Following reporting a net loss of $185 million on revenue of $1.8 billion in the fourth quarter of 2014, the decision was made to delay the split to allow for integration of recent acquisitions.
Last year, the supplier acquired the chassis components business of Affinia Group Inc. for an undisclosed amount, the brake business of Honeywell International Inc. for $155 million and the engine valve business from TRW Automotive Holdings Corp. for $385 million.
The supplier's board of directors will revisit the timing of the split by year's end, the company said in its earnings release this week.
The separation will occur through a tax-free distribution of shares from its aftermarket parts division, which it renamed Federal-Mogul Motorparts in May, to current Federal-Mogul shareholders, the company announced in September.
Federal-Mogul began restructuring its aftermarket parts division in 2012. Federal-Mogul historically underperformed in the aftermarket space, which led to red ink, including a $117 million loss in 2012 and a $90 million loss in 2011.
But that division has been recovering and reported revenue of $822 million in the fourth quarter of 2014 compared to $727 million during the same quarter in 2013, an increase of 17 percent. For the entire year, the Motorparts division reported revenue increased by 10 percent to $3.2 billion, up $257 million from $2.9 billion in 2013.
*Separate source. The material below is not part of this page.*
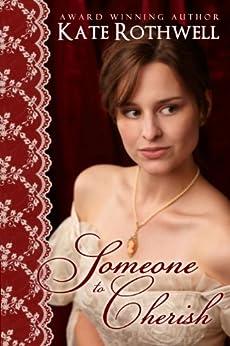 Someone To Cherish by [Rothwell, Kate]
“The Motorparts division made significant progress on a number of initiatives designed to accelerate profitable growth and provide better service and value to our customers," Daniel Ninivaggi, Federal-Mogul co-CEO and CEO of its Motorparts division, said in a news release.
After factoring out one-time charges, Federal-Mogul said it posted $11 million in adjusted net income in the fourth quarter, which was flat from the same quarter last year.
For the year, the company said it posted adjusted earnings of $153 million on revenue of $7.3 billion compared with adjusted earnings of $130 million on revenue of $6.8 billion in 2013.
Jack Walsworth contributed to this report.